Generative AI has rapidly become a technology that millions of people use every day. Applications such as ChatGPT, Copilot, and Claude answer questions, draft texts, and generate images. Yet most users have little understanding of what happens under the hood. That understanding is not optional: Article 4 of the EU AI Act (Regulation (EU) 2024/1689) requires organisations to ensure a sufficient level of AI literacy among everyone who uses or manages AI systems.

What is generative AI?

Generative AI is a class of artificial intelligence that can produce new content, such as text, images, audio, video, or code. This distinguishes generative AI from systems that only classify (e.g. detecting spam) or predict (e.g. calculating delivery costs). The EU AI Act describes the most capable generative models as "general-purpose AI models": systems trained on large amounts of data that can perform a wide range of tasks. Recital 99 of the regulation states explicitly: "Large generative AI models are a typical example of general-purpose AI models, as they can flexibly generate content such as text, audio, images or video, enabling them to perform a wide range of distinct tasks."

How does a large language model work?

A large language model (LLM) is a neural network trained on enormous quantities of text from the internet, books, and other sources. During training, the model learns statistically which words or word fragments (tokens) are likely to follow one another. The model does not store texts as memories; instead, it builds internal connections known as parameters. Modern models contain hundreds of billions of parameters.

When a user asks a question, the model uses those parameters to calculate which tokens are most likely to form a coherent and relevant answer. It generates text one token at a time, with each step conditioned on what has already been generated. This process is called autoregressive decoding. The result reads as fluent language, even though it is technically a sequence of probability calculations.

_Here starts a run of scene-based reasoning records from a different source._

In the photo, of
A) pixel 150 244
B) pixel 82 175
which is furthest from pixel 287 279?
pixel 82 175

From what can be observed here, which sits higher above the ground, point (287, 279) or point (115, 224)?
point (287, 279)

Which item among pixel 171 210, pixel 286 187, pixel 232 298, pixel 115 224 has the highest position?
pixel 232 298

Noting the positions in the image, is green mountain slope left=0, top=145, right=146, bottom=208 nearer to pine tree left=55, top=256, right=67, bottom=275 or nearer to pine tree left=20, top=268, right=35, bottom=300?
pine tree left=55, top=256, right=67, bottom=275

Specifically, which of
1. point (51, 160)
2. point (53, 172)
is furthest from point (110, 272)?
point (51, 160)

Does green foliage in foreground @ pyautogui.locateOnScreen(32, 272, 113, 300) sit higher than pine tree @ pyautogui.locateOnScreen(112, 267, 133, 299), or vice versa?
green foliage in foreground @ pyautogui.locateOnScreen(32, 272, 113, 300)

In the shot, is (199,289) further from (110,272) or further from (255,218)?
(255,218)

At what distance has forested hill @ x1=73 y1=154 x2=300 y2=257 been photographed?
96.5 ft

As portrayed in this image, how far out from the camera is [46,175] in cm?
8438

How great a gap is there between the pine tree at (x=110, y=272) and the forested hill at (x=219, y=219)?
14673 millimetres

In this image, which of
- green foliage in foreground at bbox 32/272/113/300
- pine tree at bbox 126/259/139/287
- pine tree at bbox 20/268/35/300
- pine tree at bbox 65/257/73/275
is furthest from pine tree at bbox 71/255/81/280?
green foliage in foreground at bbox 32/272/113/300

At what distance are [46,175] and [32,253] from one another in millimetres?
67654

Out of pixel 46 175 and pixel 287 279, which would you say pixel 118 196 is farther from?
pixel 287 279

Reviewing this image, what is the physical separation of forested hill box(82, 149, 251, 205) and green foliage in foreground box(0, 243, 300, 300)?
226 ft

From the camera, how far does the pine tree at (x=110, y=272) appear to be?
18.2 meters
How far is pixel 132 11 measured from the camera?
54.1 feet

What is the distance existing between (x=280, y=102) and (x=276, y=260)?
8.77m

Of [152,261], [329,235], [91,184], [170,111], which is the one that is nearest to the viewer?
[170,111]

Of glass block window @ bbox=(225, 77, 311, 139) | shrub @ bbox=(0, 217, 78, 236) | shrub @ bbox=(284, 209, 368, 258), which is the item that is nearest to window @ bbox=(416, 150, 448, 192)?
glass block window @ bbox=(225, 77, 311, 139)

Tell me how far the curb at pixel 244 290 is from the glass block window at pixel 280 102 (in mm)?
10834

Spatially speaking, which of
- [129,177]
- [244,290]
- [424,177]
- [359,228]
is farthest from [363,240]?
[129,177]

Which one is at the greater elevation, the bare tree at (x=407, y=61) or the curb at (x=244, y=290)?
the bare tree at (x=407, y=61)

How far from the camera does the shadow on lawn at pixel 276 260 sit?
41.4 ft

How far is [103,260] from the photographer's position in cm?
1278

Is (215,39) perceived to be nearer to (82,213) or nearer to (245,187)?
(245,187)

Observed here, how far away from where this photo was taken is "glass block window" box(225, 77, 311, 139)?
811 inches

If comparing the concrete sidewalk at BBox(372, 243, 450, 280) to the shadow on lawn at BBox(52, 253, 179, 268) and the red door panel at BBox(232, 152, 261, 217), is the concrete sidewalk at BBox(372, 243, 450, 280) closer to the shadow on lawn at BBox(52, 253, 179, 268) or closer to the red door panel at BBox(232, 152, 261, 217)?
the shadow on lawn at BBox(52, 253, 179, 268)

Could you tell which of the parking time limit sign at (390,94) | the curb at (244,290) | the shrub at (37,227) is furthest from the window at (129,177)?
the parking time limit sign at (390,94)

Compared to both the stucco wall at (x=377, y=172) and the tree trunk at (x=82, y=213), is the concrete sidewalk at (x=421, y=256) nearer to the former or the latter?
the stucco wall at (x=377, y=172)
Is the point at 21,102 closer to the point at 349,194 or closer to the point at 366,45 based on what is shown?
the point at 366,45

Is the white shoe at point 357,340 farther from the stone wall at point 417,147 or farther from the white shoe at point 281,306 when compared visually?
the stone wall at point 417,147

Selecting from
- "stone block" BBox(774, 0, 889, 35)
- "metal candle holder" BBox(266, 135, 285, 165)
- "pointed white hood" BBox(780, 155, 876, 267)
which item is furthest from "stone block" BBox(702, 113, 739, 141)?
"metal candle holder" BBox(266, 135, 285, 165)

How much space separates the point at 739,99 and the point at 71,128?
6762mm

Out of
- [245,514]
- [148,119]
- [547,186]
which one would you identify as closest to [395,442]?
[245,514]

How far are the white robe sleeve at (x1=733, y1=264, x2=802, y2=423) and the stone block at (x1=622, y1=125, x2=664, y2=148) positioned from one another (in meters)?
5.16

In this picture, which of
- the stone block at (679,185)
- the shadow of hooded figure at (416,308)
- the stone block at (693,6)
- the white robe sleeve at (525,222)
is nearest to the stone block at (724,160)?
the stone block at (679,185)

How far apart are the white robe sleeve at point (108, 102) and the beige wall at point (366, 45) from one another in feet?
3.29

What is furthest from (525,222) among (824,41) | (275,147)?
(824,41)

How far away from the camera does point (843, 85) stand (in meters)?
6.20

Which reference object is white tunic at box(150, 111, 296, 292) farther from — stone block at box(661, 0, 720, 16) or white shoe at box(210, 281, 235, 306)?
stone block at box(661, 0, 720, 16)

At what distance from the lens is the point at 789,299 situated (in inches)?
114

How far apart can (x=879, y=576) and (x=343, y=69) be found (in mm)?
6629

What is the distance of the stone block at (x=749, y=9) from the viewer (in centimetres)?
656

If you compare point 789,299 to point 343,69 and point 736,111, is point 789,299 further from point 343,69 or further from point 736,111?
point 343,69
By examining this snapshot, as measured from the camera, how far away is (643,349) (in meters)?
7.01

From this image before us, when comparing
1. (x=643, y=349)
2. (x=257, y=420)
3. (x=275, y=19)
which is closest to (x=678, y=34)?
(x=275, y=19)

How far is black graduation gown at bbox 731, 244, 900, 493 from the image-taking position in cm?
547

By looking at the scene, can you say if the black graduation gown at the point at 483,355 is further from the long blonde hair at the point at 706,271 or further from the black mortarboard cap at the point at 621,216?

How does an image generator work?

Image generators operate on a different principle. The most common approach is diffusion: the model first learns what images look like by systematically adding noise to existing photographs and illustrations. It then learns to reverse this process, building a coherent image from random noise in a way that matches a text description. Models such as Stable Diffusion and the image generators embedded in Copilot and ChatGPT follow this principle. The text the user enters guides the generation process via a language model.

What is a prompt?

A prompt is the input a user provides to a generative AI system: a question, an instruction, context, or a combination of the three. The quality of the prompt largely determines the quality of the output. A vague prompt produces vague answers; a precise prompt with clear context, a specified tone, and defined boundaries produces more useful results. This is not a minor detail: the AI literacy obligations under the AI Act imply that users understand how to instruct AI systems effectively and responsibly, which requires direct knowledge of how to construct a prompt.

Why does AI hallucinate?

Hallucinations are outputs that are factually incorrect, invented, or misleading, presented with the same apparent confidence as accurate responses. They arise from the way language models are trained: models learn the most probable continuation of text, not the distinction between true and false. Facts that appear rarely in the training data are harder to reproduce reliably than language patterns that are consistently present.

Research by OpenAI (September 2025) shows that standard evaluation methods compound the problem: models are rewarded for providing an answer even when uncertain, which makes guessing strategically preferable to acknowledging that the answer is unknown. Hallucinations are therefore not a random error but a systematic consequence of how models are trained and assessed.

For responsible use in a professional setting, this means AI-generated output must always be verified against primary sources, particularly for factual claims, figures, and legal or medical information.

What does this mean for responsible use?

Understanding how generative AI works is a prerequisite for using it responsibly. Those who grasp that an LLM is not a search engine but a pattern-recognition system will scrutinise its output more critically. Those who understand how a prompt shapes output will communicate more effectively with AI tools. And those who understand why hallucinations occur will take the appropriate precautions when using AI in professional contexts.

Article 4 of the EU AI Act makes this a formal obligation, not a matter of personal preference. Providers and deployers are required to take measures ensuring that everyone who uses or manages AI systems possesses a sufficient level of AI literacy. A foundational understanding of how generative AI works is at the core of that obligation.